WHAT TO DO: Read the records below. Copy each line where the string "United" occurs.

PROVIDED INFORMATION:
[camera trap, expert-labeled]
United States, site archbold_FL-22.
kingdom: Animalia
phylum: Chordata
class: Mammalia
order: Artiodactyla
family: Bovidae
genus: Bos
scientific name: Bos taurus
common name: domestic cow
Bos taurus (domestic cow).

==

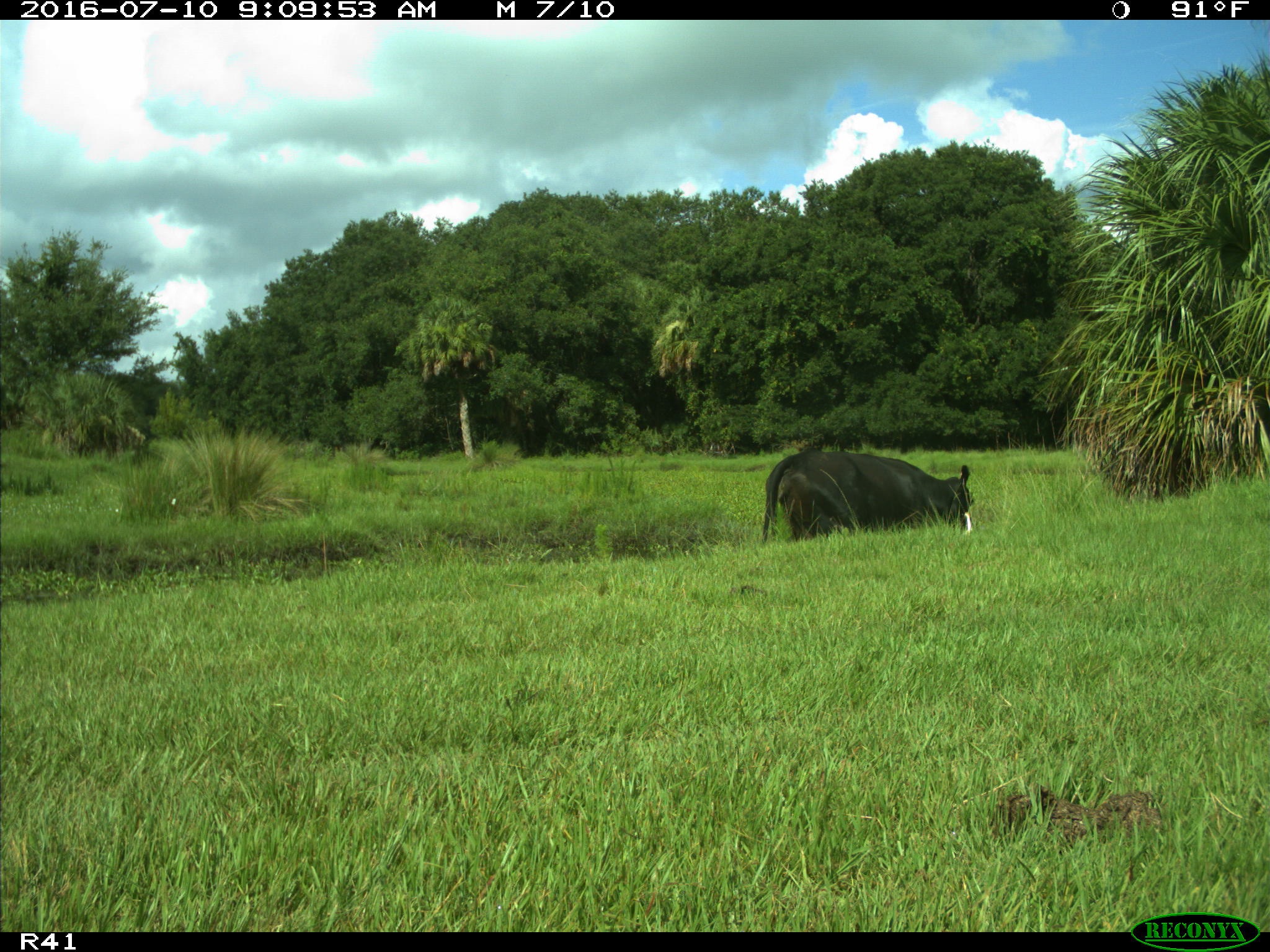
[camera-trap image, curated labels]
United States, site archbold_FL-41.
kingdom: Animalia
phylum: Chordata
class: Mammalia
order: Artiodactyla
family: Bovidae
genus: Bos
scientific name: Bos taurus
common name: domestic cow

FINISHED TASK:
United States, site archbold_FL-22.
United States, site archbold_FL-41.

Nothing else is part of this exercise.